Clinton triangulation is not a hidden character trait. Nor is her coziness with the money and power set in Wall Street, and populating the US Chamber of Commerce.

Gaius Publius of Hullabaloo notes a Bloomberg interview with Thomas Donohue regarding the anti-American Trans-Pacific Partnership agreement, that seems to imply Ms. Clinton is saying something quite different in private than she does in public:

U.S. Chamber of Commerce President and CEO Thomas Donohue discusses his stance and outlook for the Trans-Pacific Partnership deal. He speaks from the World Economic Forum in Davos, Switzerland on Bloomberg. In the conversation above, note first that the reason he thinks the Senate can’t approve TPP until after the election is that too many Republican senators would be made vulnerable by voting to approve it. Before the election those senators couldn’t vote for TPP and still preserve their seats. After the election, or in a lame duck session, that restriction is lifted.

In other words, he knows and admits that even Republican voters hate TPP. But the wealthy want it anyway, and they’re willing to wait a few months to get it. Even if it wins by “two votes,” as he explains above, it still wins, as do they.

Second, he thinks Clinton will revert back to the family pattern — remember, “two for the price of one” was a Clinton claim — and become “practical” once she gains power and frees herself from having to make promises to voters. Listen starting at 2:45 in the clip (my transcript and underscored emphasis):

Host 1: “Why aren’t you in some trouble whether it’s a Democrat or a Republican? It’s not just Trump. Hillary Clinton has said she’s against TPP.

Host 2: “Bernie Sanders!”

Donohue: “Bernie Sanders is one deal. What Hillary Clinton is doing in this primary is trying to run one step faster than the senator from Massachusetts [does he mean Warren, or is this a misspeak?], who has been threatening her and pushing her to take these far far progressive, very very left steps.

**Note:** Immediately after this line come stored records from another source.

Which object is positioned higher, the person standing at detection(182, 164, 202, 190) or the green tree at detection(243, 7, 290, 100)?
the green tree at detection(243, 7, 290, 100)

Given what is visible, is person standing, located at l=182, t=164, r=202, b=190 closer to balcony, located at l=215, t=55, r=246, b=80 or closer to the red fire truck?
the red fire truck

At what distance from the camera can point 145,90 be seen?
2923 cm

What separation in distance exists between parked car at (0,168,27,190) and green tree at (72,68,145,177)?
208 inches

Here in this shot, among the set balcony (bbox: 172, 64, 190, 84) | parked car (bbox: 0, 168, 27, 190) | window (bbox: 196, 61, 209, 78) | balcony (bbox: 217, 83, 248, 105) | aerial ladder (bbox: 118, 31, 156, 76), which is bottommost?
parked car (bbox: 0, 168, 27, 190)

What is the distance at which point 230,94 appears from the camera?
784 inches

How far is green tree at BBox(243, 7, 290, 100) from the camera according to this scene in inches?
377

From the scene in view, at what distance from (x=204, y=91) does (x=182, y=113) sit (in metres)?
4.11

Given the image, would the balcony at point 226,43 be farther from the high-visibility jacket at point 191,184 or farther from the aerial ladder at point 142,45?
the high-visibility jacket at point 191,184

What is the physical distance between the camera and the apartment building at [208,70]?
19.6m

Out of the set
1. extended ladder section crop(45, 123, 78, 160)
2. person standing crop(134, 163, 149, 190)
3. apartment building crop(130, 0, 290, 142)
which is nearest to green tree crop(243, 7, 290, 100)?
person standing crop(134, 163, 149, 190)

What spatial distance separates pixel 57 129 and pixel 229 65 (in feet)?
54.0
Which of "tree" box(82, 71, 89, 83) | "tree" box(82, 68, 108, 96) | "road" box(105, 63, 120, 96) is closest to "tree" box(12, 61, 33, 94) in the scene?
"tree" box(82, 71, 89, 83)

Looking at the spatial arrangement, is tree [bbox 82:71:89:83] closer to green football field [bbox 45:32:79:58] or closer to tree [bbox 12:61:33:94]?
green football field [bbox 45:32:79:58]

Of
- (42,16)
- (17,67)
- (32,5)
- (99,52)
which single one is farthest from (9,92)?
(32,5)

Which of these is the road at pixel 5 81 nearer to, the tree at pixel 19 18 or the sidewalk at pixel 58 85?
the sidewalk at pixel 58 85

“If she were to get nominated, if she were to be elected, I have a hunch that what runs in the family is, you get a little practical if you ever get the job.”

Host 1: “We used to call it triangulation, right, back in the old Clinton days.”

For me, the key word is “hunch.” Because until Clinton releases the text of her speeches to all corporate clients, and not just to the banks, you’ll never know if his “hunch” didn’t start with someone whispering in his ear, “Don’t worry, Tom. You know I don’t mean it.” After all, the list of Clinton ties to money goes on and on. For an excellent recent analysis of the cross-pollination of gifts and favors, read this, “The Clinton System,” from the New York Review of Books.

Donohue is not no one — he and the U.S. Chamber of Commerce are each a very big someone in the world of money, a world that both Clintons have a united and decades-long familiarity with. Just a very small taste of what’s in the NYRB article, this paragraph (my emphasis):

In March 2011, for example, Bill Clinton was paid $175,000 by the Kuwait America Foundation to be the guest of honor and keynote speaker at its annual Washington gala. Among the sponsors were Boeing and the government of Kuwait, through its Washington embassy. Shortly before, the State Department, under Hillary Clinton, had authorized a $693 million deal to provide Kuwait with Boeing’s Globemaster military transport aircraft. As secretary of state, Hillary Clinton had the statutory duty to rule on whether proposed arms deals with foreign governments were in the US’s national interest.

That’s both damning and given the way of the world, at least ours, par for the course. A $175,000 “thank you” to one of the Clintons after the other removed the last hurdle to a nearly $700 million deal involving the same two parties — that’s some “system,” as the article calls it. There are countless examples of this in the NYRB piece. Coincidence? You decide.